Amar em tempo de pandemia(s): algumas maneiras de responder a «se te amas, e a Deus e ao próximo...»


Do Evangelho de Nosso Senhor Jesus Cristo segundo São Mateus (Mt 22, 34-40):
Um doutor da Lei perguntou a Jesus, para O experimentar: «Mestre, qual é o maior mandamento da Lei?». Jesus respondeu: «‘Amarás o Senhor teu Deus com todo o teu coração, com toda a tua alma e com todo o teu espírito’. Este é o maior e o primeiro mandamento. O segundo, porém, é semelhante a este: ‘Amarás o teu próximo como a ti mesmo’. Nestes dois mandamentos se resumem toda a Lei e os Profetas».

Leituras do XXX Domingo Comum aqui: Liturgia.pt

Conjugar o verbo amar em tempo de pandemia(s)
- Se  te amas, e a Deus e ao próximo, foge da obsessão de que este tempo de crise termine o mais rápido possível para que  possas voltar «ao que era antes». Esse «o de antes» estava absolutamente desequilibrado e é urgente reequilibrar o mundo: o sonho do crescimento e do consumo ilimitados está a ter consequências devastadoras.

- Se te amas, e a Deus e ao próximo, aprende as lições da pandemia: os limites da autossuficiência e da fragilidade comum, a consciência de que, diante do vírus da covid-19, não há outra defesa senão a vacina da solidariedade.

- Se  te amas, e a Deus e ao próximo, faz-te novamente as perguntas essenciais, reflete sobre os desafios que se colocam, o sentido da vida, das coisas e do mundo. Prepara-te para defender a vida, apreciá-la como nunca, amá-la, vivê-la; não pelo medo da morte, mas pela alegria de estar vivos.

- Se  te amas, e a Deus e ao próximo, pensa em união com os outros e a longo prazo sobre o futuro da condição humana: que decisões e políticas públicas são necessárias para defender a vida e a sua vivência feliz e com deleite.

- Se  te amas, e a Deus e ao próximo, desconfina-te mentalmente por rebelião e não por resignação, por esperança e com entusiasmo. Defende uma política e uma economia da vida e pela vida e escuta as reivindicações das gerações futuras sobre que mundo melhor podem esperar.

- Se  te amas, e a Deus e ao próximo, apazigua as redes sociais. Não deixes que elas te distraiam nem, sobretudo, destruam a tua vida e os teus sonhos.

- Se  te amas, e a Deus e ao próximo, agradece por todos e cada um que está ao serviço da vida cada dia, sem cessar.

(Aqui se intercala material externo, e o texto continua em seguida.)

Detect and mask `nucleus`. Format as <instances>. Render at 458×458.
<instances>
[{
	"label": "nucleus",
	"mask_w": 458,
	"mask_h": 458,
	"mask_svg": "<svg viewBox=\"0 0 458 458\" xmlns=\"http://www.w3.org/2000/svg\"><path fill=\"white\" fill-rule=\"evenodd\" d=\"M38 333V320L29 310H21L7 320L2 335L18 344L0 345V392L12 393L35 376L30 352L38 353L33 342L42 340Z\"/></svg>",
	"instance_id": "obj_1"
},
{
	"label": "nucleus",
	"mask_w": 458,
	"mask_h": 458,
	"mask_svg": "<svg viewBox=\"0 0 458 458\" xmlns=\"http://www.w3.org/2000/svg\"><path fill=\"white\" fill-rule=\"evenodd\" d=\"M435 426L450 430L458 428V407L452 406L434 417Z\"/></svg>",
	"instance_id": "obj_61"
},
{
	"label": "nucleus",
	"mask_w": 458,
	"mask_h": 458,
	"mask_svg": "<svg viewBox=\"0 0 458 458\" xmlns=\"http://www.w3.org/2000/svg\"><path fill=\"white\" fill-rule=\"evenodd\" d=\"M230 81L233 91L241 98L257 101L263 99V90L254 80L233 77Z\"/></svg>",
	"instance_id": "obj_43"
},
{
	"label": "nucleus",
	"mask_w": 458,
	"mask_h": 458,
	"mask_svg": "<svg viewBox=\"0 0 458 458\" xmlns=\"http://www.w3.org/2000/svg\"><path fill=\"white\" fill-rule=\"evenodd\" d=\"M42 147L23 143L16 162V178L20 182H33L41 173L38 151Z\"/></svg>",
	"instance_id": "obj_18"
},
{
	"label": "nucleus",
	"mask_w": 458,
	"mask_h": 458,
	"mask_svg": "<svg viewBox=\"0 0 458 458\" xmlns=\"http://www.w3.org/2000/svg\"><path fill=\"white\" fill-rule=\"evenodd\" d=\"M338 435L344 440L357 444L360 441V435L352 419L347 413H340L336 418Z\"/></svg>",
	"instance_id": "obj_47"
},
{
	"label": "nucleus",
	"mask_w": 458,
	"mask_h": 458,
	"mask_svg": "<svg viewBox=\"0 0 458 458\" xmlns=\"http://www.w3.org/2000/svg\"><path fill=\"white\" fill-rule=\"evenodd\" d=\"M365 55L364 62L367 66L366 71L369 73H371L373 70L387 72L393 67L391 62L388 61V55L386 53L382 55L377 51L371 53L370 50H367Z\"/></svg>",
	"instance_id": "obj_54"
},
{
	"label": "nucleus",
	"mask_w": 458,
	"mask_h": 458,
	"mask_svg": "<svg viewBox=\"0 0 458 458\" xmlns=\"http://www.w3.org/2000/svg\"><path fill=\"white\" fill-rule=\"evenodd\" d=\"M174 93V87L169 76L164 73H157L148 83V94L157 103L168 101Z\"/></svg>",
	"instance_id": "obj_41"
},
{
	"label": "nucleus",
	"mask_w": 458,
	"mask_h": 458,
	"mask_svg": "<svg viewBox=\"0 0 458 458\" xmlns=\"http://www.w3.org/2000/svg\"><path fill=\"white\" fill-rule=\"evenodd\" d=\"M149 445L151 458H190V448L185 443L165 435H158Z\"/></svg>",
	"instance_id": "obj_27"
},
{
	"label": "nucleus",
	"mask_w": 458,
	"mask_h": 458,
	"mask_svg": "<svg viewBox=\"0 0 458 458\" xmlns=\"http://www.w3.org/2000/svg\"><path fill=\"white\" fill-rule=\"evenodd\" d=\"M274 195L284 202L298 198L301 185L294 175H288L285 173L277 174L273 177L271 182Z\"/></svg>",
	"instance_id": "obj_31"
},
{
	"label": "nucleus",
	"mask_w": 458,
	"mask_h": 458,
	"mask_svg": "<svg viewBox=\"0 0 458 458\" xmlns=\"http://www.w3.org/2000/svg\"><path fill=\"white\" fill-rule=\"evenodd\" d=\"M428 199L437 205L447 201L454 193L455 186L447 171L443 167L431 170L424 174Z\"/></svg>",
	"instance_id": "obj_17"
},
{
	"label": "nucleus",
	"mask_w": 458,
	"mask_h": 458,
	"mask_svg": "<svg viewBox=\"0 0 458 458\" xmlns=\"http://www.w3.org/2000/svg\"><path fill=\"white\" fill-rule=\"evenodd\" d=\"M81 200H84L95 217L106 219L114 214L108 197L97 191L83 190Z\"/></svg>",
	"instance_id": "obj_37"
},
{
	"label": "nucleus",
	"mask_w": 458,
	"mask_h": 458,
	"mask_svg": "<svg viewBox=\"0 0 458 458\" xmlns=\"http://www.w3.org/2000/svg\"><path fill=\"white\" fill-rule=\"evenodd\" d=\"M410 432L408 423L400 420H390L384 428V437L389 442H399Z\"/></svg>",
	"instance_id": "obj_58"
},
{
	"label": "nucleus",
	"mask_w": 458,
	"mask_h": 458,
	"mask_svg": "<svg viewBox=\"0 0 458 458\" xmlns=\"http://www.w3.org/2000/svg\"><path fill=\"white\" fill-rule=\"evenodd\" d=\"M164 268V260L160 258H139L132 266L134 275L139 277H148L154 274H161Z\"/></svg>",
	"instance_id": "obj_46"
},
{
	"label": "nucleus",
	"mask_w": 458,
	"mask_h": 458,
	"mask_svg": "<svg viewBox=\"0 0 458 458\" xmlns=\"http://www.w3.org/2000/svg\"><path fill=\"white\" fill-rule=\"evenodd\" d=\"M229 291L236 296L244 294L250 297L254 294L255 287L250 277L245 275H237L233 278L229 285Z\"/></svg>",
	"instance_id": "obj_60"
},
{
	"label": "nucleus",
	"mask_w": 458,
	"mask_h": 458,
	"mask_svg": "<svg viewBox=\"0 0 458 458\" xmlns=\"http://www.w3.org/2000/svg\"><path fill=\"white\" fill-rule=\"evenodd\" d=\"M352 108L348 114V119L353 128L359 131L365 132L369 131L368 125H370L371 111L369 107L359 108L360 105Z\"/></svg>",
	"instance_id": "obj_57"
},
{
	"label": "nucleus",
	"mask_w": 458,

- Se  te amas, e a Deus e ao próximo, ilumina com o Evangelho do Amor, tal como Jesus Cristo o viveu, as situações e ideologias onde reina a escuridão. A Palavra de Deus será a tua orientação e com ela orientarás os outros.

Irmã Dolores Aleixandre e Fernando Félix

Para aprofundar
No Antigo Testamento a exigência de ser santo, à imagem de Deus que é santo, incluía o dever de cuidar dos mais fracos como o estrangeiro, o órfão, a viúva (cf. Êxodo 22, 20-26). 

Jesus cumpre a lei integralmente.

Agora, à luz da palavra e do exemplo de Jesus, o amor é a medida da fé, e a fé é a alma do amor. Não podemos separar a vida religiosa, a vida de piedade do serviço aos irmãos, aos irmãos que encontramos concretamente. Não podemos dividir oração, e encontro com Deus nos sacramentos, do ouvir o outro, do estar próximo de sua vida, especialmente de suas feridas. Lembremo-nos: o amor é a medida da fé. Quanto amo? Como está a minha fé? A minha fé é como eu amo. E a fé é a alma do amor.

Jesus aponta-nos as duas faces do amor: a face do Pai e a do irmão. Não nos entrega duas fórmulas ou dois preceitos; dá-nos duas faces, na verdade, um rosto só, o de Deus que se reflecte em muitas faces, porque no rosto de cada irmão, especialmente o menor, mais frágil, indefeso e necessitado, está presente a própria imagem de Deus. E devemos-nos perguntar, quando encontrarmos um destes irmãos, se somos capazes de reconhecer nele o rosto de Deus: somos capazes disto? Desta forma, Jesus oferece a cada pessoa o critério fundamental no qual devemos apoiar a própria vida. 

Mas acima de tudo, Ele deu-nos o Espírito Santo, que nos capacita para amar a Deus e ao próximo como Ele, com o coração livre e generoso.